The displacement of acetone (AC) from η-(C5R5)(CO)Fe(AC)(COMe)+ (R = H, Me) by thioethers {SMe2, SMeEt, SEt2, S(n-Bu2), SMe(t-Bu), S(i-Pr)2,S(t-Bu)2, SPh2, SMe(p-XC6H4) (X = H, Me, MeO, Cl), and SEtPh} at −41 °C was studied using square-wave voltammetry. Rate constants were extracted from the square-wave voltammograms using computer simulation methods and were found to be sensitive to the stereoelectronic properties of the nucleophiles.
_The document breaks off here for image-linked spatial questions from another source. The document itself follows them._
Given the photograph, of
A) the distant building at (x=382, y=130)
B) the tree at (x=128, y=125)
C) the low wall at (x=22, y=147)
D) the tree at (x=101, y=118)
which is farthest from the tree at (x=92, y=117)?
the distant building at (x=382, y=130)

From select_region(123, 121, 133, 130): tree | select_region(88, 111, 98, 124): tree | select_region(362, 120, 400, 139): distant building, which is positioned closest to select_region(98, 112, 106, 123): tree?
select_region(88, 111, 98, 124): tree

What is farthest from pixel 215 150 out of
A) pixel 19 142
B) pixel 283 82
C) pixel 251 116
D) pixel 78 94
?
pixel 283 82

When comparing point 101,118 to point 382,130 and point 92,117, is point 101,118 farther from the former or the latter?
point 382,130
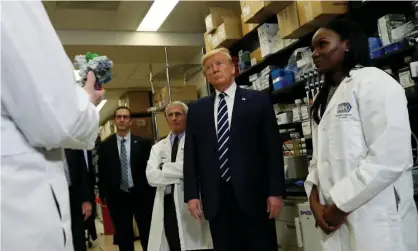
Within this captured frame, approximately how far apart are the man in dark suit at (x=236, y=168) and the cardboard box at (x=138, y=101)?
4992mm

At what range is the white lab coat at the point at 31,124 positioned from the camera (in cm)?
81

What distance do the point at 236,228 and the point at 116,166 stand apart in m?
1.67

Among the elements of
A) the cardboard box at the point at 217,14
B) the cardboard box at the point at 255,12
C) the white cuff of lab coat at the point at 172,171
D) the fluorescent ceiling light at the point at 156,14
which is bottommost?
the white cuff of lab coat at the point at 172,171

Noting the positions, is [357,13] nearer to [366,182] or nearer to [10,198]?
[366,182]

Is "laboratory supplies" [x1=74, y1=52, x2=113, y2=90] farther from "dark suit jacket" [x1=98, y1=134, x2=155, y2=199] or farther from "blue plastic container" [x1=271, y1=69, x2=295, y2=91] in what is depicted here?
"blue plastic container" [x1=271, y1=69, x2=295, y2=91]

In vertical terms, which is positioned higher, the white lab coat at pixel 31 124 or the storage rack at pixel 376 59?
the storage rack at pixel 376 59

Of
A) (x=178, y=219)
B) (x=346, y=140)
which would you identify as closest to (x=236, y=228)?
(x=346, y=140)

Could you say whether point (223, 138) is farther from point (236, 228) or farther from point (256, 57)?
point (256, 57)

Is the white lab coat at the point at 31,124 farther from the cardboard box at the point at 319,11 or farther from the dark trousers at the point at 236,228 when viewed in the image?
the cardboard box at the point at 319,11

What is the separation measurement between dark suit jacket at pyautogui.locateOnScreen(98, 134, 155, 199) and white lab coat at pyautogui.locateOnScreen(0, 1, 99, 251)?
2.46m

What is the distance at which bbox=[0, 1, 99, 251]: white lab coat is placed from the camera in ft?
2.67

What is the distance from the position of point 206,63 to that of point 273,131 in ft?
1.89

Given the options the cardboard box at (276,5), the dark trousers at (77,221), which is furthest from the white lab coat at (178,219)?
the cardboard box at (276,5)

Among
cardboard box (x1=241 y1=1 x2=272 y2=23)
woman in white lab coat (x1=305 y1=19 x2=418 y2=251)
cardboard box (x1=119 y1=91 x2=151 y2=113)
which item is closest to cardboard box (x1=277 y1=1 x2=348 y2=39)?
cardboard box (x1=241 y1=1 x2=272 y2=23)
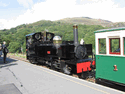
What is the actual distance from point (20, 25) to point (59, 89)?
17208 cm

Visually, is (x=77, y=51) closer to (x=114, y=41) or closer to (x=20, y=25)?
(x=114, y=41)

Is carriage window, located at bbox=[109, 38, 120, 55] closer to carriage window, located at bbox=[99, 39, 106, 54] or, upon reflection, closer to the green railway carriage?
the green railway carriage

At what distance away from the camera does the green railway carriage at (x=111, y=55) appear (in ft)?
15.6

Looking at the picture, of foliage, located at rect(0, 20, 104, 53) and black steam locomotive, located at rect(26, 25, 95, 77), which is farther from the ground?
foliage, located at rect(0, 20, 104, 53)

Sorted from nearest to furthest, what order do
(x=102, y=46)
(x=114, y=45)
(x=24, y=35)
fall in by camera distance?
1. (x=102, y=46)
2. (x=114, y=45)
3. (x=24, y=35)

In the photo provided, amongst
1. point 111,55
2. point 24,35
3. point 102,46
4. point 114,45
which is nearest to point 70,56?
point 102,46

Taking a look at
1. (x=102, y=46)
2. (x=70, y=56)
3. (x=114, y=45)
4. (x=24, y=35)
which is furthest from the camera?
(x=24, y=35)

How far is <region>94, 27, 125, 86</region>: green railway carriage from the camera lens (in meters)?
4.75

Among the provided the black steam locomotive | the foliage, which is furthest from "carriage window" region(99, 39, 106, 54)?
the foliage

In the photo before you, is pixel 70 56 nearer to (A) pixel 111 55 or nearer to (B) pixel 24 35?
(A) pixel 111 55

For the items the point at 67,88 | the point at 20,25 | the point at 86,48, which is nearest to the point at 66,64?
the point at 86,48

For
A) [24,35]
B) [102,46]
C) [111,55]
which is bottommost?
[111,55]

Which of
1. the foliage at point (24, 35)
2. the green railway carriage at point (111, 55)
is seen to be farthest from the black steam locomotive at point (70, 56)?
the foliage at point (24, 35)

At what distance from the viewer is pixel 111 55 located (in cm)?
505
The Cp (C5H5) complex is more reactive toward the smaller thioethers than the Cp* (C5Me5) complex, but there is an inversion of reactivity for the large thioethers. The rate constants were analyzed in terms of the electronic parameters (χ and Ear) and one of the steric parameters θ, ER, or Ωs. The best correlation is found using χ, θ, and Ear. Of the two families of complexes, the rates of reaction of the Cp* complex with the thioethers are less dependent on the stereoelectronic properties of the nucleophiles. This leads to a model of the transition states for the Cp* complex that is more flexible than that for the Cp complex, thereby allowing the reactions with the larger thioethers.